Рек замолчал – его усталый мозг изнемогал от непосильной ответственности. По сравнению с ней все прежние за труднения в его жизни казались ничего не стоящими. Никогда еще ему не приходилось принимать подобных решений, и усталость туманила мысли, мешая сосредоточиться.
– Хорошо! – сказал он. – Попробуйте сломать барьер. – Рек встал и отошел от костра, пристыженный тем, что вынужден был отдать такой приказ именно теперь, когда не способен мыслить здраво.
Вирэ подошла, обвив его рукой за пояс.
– Прости, – сказала она.
– За что?
– За то, что я сказала, когда ты сообщил мне о письме.
– Ничего.
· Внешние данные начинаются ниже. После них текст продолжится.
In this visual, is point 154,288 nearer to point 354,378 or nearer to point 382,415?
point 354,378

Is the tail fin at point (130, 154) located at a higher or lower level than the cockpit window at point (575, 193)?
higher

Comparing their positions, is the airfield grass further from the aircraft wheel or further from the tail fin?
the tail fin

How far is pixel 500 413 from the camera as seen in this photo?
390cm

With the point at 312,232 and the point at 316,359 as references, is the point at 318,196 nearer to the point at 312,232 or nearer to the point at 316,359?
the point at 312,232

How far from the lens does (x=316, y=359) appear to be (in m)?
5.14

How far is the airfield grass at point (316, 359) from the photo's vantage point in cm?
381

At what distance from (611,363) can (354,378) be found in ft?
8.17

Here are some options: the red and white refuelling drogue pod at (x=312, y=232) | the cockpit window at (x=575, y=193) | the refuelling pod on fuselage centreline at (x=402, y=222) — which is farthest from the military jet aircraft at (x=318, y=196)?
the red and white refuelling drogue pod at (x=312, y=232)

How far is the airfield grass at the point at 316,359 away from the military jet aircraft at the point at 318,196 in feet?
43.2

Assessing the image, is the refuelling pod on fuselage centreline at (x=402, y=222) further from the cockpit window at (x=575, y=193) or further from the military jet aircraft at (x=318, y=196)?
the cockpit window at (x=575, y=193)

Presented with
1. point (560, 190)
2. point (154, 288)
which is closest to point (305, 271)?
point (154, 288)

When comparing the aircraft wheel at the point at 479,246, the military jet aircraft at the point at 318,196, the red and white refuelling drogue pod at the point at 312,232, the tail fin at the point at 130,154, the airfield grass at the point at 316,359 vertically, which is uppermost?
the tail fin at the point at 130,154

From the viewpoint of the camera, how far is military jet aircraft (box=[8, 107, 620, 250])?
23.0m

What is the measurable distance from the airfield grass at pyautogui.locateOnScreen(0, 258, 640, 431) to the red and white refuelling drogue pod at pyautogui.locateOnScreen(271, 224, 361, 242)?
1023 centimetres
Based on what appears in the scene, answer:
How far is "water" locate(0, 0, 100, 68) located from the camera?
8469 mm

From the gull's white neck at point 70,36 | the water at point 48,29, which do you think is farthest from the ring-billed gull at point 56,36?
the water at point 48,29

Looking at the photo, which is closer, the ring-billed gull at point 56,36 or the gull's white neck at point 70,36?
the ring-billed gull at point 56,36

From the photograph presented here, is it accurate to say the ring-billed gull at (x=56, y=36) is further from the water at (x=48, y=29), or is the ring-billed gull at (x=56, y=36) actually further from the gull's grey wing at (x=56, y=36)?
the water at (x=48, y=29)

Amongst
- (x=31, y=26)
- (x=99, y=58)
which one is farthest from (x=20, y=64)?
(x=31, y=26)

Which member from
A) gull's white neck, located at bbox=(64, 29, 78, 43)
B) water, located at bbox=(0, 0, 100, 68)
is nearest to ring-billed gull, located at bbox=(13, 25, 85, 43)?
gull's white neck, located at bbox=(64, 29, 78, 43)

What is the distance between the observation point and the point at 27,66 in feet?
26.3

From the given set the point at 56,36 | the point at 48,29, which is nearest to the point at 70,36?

Почему, собственно, ты должна быть обо мне хорошего мнения?
– Потому что ты мужчина и поступаешь как мужчина. Теперь твой черед.
– Какой такой черед?
– Извиняться, болван! Ты меня ударил.
Он привлек ее к себе, оторвал от земли и поцеловал.
– Это не извинение, – сказала она. – И ты меня исцарапал своей щетиной.
– Если я извинюсь, ты позволишь мне сделать это снова?
– Что сделать – ударить меня?
– Нет, поцеловать!
Позади них Тридцать сели кольцом вокруг огня, отстегнув мечи и воткнув их в землю.
Возникла связь, и мысли их устремились к Винтару. Он приветствовал каждого по имени в чертогах своего разума.
Объединенная мощь Тридцати на миг захлестнула Винтара, и ему пришлось сделать усилие, чтобы вспомнить себя. Он взвился вверх словно призрачный великан – новая сущность, наделенная безграничной силой. И внутри этой новой сущности крохотный Винтар направлял единую мощь двадцати девяти.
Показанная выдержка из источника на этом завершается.